▸ **EXERCISE INSTRUCTIONS**:
1. From the account of the Bucks County house, copy the passage starting with "We kept on driving" and going on through "them all down.".
2. According to the account of the Bucks County house, how many times did the speaker, Tommy, and Bruce go up there over two months?
3. Pick up the account of the Bucks County house after its last sentence and write what comes next.

▸ **DOCUMENT SEGMENT**:

::::::::::

We kept on driving up there with the same result. Me, Tommy, and Bruce must have gone up there nearly a dozen times over the course of two months, but we couldn’t break into the place. There was always somebody home. You could see right through the window, and they always seemed to have company. They were always entertaining folks. Whoever lived there never seemed to leave the house, and they always had an endless stream of guests. I was starting to think it was one of those country inns or bed and breakfasts that were popular in New Hope and along the river in Bucks County. It was looking more and more that we’d have to either forget about it or do a walk-in and lay them all down.

  “It’s late in the year now, maybe November or December, and getting cold, and we’re all getting a little tired of running up to this section of Bucks County without anything to show for it. We’re not out to hurt anybody, but this is getting ridiculous. We make another trip up there, and once again the place is occupied. We can see through the window and it’s the same elderly couple. They’re sitting by the fireplace, having one drink after another, and we’re outside freezing our asses off. We look at each other and decide they’re almost unconscious already. Let’s just do it and get it over with.

::::::::::

▸ **STORED DATA**:
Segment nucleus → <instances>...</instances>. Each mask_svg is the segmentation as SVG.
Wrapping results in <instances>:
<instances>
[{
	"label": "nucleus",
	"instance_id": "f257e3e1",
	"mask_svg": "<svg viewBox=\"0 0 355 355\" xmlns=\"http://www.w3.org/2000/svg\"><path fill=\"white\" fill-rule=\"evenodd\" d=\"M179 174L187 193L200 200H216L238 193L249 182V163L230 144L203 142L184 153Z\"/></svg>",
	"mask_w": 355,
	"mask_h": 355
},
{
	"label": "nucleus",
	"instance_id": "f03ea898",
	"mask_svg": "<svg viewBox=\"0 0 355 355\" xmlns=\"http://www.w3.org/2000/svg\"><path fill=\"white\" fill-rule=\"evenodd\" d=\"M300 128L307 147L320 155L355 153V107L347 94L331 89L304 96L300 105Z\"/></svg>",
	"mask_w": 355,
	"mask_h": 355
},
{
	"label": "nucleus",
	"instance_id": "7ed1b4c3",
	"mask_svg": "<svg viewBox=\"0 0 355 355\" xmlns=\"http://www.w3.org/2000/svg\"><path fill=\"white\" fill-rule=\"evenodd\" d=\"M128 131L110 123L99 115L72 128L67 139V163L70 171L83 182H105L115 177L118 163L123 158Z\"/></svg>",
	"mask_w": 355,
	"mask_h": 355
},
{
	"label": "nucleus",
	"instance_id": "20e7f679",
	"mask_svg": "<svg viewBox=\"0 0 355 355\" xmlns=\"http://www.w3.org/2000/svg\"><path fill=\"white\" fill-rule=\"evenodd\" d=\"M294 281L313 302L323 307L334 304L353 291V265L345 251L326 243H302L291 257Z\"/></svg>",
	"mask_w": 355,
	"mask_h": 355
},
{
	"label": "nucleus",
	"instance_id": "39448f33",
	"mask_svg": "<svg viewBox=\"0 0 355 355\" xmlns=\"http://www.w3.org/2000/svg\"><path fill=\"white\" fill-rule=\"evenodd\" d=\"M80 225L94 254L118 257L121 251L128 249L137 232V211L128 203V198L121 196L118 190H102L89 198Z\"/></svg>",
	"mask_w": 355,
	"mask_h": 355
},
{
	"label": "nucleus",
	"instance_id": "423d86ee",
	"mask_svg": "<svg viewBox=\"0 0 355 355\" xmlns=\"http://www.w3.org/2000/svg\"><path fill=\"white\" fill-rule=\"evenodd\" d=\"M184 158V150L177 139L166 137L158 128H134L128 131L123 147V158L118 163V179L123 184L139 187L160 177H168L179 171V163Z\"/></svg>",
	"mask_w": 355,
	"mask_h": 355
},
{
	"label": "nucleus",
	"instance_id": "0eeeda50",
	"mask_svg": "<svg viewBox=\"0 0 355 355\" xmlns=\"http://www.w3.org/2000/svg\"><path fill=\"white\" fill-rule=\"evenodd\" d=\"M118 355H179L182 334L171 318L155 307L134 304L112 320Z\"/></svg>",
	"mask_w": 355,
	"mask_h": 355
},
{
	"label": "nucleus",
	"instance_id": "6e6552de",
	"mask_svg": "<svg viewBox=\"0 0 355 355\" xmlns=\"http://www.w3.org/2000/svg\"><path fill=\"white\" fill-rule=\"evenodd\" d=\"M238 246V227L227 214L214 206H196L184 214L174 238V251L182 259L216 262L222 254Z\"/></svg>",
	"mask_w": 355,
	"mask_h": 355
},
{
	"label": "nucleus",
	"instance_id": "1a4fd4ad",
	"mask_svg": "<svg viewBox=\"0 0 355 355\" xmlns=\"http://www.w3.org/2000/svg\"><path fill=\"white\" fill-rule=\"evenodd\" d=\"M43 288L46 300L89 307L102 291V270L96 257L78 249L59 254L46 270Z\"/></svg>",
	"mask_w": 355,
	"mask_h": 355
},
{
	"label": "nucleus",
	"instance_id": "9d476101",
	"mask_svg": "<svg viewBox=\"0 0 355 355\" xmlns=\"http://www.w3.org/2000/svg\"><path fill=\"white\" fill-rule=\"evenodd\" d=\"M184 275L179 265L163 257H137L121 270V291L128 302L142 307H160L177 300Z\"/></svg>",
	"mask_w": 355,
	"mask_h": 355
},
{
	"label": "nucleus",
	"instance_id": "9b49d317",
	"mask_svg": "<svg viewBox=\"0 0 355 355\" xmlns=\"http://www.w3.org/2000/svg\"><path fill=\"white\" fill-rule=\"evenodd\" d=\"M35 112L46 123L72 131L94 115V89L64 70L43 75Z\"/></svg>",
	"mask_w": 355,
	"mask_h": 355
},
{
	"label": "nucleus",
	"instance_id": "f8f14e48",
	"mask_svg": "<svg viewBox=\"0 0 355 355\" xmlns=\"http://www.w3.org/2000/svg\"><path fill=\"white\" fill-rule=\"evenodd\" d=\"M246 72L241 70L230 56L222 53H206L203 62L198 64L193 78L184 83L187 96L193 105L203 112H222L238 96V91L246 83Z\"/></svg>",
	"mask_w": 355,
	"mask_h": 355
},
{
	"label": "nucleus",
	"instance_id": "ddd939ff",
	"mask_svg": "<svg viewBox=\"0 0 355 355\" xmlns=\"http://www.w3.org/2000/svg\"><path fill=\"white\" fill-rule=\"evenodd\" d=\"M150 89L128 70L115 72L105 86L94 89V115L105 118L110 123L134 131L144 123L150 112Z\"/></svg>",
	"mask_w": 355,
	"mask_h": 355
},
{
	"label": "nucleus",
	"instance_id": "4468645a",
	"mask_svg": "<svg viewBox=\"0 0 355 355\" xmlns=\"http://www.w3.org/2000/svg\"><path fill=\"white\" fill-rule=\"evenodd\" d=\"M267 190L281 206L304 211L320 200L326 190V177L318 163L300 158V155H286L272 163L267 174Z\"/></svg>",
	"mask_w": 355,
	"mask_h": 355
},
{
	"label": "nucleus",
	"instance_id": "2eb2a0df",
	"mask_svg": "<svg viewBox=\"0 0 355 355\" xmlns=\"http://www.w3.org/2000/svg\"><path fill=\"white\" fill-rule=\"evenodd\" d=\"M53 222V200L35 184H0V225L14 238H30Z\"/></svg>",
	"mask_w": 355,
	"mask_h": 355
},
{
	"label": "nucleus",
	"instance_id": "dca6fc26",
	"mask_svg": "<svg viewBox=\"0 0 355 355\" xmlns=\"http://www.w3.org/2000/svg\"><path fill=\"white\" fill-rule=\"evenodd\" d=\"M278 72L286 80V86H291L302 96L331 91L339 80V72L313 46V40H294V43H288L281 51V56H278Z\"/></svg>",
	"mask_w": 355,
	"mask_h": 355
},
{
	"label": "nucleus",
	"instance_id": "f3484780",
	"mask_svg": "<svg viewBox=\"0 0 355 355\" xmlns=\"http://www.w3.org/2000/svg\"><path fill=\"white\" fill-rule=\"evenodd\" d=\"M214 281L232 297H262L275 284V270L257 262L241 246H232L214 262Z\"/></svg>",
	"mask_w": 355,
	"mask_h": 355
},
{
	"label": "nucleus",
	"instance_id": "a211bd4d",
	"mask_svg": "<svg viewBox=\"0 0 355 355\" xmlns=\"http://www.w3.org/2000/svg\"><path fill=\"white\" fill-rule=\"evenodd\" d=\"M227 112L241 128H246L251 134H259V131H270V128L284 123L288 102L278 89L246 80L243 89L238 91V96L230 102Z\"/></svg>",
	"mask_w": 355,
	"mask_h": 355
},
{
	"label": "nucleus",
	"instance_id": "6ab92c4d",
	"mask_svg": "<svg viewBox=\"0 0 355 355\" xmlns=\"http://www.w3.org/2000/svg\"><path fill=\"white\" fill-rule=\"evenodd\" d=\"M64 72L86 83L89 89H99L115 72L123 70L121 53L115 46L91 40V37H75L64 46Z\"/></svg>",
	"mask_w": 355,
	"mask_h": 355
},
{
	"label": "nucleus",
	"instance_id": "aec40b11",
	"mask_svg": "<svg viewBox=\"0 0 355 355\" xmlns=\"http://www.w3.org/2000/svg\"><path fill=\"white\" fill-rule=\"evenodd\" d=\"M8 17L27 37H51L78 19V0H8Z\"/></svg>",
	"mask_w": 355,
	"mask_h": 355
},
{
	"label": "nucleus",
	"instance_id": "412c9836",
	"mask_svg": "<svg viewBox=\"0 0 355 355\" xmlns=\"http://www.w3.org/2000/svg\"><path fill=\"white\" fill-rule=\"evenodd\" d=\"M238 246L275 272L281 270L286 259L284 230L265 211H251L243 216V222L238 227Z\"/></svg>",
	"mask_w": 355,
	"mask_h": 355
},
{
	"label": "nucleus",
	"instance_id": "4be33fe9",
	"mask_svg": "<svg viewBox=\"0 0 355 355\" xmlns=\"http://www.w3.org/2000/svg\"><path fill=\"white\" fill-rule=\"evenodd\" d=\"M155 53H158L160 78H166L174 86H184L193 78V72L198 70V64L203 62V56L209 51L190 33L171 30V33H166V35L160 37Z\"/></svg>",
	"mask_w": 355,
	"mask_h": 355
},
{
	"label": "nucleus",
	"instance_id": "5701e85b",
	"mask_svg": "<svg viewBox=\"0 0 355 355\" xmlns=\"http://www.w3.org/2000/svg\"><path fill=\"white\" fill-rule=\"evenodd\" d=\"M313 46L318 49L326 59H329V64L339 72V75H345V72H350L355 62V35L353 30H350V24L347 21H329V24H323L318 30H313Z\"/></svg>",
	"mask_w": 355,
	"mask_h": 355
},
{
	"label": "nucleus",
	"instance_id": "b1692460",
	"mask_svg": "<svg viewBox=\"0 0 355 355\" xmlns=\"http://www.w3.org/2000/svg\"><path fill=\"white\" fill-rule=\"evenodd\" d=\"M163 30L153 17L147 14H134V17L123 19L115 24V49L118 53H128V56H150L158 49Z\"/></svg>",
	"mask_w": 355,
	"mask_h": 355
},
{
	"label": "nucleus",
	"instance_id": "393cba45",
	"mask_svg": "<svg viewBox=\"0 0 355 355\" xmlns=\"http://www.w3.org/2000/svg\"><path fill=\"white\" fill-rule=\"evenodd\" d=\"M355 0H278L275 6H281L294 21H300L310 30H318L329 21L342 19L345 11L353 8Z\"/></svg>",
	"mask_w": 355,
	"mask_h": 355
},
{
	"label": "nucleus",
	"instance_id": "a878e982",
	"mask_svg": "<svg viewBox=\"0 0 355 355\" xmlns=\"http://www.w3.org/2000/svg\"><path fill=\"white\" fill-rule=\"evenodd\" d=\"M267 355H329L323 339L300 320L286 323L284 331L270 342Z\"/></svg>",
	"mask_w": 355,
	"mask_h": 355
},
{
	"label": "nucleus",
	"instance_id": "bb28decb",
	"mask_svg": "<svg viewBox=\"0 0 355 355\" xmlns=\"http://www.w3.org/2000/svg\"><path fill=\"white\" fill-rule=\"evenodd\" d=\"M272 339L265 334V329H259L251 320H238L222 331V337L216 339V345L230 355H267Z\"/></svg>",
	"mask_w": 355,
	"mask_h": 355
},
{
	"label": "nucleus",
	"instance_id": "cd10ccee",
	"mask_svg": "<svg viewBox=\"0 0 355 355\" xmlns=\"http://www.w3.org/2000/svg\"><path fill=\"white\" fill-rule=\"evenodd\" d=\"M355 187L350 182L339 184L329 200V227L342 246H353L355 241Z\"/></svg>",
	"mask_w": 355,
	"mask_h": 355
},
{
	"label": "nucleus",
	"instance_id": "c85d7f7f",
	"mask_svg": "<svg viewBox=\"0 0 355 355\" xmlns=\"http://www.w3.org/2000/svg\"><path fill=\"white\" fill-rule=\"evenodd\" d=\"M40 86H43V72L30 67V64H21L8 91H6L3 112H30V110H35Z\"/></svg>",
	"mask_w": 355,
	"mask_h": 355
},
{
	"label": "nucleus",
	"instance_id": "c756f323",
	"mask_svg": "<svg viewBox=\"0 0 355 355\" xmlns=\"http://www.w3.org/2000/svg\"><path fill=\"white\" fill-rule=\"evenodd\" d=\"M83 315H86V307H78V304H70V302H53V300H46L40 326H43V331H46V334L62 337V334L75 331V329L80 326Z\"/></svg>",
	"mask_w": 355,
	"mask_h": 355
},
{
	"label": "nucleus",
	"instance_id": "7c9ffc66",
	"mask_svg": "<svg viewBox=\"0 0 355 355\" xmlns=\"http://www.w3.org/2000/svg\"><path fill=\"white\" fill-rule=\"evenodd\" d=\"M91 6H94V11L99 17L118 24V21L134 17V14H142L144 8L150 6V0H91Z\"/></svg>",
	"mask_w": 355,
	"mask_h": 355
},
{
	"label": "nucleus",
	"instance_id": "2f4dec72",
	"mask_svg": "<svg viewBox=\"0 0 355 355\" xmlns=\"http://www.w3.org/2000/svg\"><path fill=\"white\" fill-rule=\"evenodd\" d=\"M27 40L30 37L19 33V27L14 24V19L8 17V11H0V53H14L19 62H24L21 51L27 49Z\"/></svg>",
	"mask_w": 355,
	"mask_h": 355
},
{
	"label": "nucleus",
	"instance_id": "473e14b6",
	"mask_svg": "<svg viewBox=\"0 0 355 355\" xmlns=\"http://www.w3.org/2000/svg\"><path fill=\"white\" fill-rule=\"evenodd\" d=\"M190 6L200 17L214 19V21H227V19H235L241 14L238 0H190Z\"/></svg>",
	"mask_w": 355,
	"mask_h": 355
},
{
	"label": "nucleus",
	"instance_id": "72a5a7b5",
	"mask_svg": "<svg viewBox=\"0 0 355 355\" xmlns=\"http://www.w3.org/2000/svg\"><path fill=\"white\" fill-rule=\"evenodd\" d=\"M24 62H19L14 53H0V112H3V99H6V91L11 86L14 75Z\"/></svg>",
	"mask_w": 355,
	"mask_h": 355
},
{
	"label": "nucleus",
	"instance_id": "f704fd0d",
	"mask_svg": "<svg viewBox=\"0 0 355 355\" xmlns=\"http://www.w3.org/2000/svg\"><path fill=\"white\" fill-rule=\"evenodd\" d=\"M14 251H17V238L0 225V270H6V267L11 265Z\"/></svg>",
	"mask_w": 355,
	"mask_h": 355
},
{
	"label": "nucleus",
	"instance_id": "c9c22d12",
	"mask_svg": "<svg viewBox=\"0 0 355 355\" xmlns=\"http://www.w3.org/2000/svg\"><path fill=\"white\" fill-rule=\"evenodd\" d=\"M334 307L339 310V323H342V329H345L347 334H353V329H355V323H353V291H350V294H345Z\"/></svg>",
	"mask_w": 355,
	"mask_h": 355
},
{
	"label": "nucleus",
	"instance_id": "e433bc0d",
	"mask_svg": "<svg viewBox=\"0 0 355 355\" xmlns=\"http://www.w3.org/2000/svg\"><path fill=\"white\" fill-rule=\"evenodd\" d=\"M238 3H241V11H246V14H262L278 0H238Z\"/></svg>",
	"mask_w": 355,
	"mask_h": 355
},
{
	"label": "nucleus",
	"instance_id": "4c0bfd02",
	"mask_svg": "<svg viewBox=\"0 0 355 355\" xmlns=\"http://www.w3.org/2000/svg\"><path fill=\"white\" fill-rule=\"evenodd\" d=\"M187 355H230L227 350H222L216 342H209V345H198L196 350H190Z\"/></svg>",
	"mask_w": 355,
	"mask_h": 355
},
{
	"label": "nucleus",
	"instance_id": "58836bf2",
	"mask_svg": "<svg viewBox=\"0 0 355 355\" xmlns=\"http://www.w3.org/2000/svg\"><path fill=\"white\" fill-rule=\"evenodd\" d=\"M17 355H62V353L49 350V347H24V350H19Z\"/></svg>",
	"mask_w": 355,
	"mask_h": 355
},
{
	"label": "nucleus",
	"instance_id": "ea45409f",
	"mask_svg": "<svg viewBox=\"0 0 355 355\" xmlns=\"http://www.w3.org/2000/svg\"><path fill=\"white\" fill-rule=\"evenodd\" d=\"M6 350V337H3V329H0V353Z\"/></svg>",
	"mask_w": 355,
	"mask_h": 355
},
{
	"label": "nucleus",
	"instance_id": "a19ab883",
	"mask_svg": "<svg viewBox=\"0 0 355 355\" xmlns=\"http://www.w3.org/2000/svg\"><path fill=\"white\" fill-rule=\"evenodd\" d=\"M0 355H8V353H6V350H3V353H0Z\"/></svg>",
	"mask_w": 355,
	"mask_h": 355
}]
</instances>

::::::::::

▸ **TASK RESPONSES**:
1.
We kept on driving up there with the same result. Me, Tommy, and Bruce must have gone up there nearly a dozen times over the course of two months, but we couldn’t break into the place. There was always somebody home. You could see right through the window, and they always seemed to have company. They were always entertaining folks. Whoever lived there never seemed to leave the house, and they always had an endless stream of guests. I was starting to think it was one of those country inns or bed and breakfasts that were popular in New Hope and along the river in Bucks County. It was looking more and more that we’d have to either forget about it or do a walk-in and lay them all down.

2. Nearly a dozen times.

3.
  “We had the keys to the alarm system, so we shut it down, break in, and surprise them. They’re pretty old and don’t give us any trouble. The old man looks like he’s in his eighties and not in great shape. Instead of lying them down because of their age, we cuffed them to some chairs and started to go through the place. While I’m looking over the safe, Bruce is searching the house for anything of value. He finds a jewelry box and it’s loaded. The woman loved jewelry, and it really looked like good stuff, some real quality pieces.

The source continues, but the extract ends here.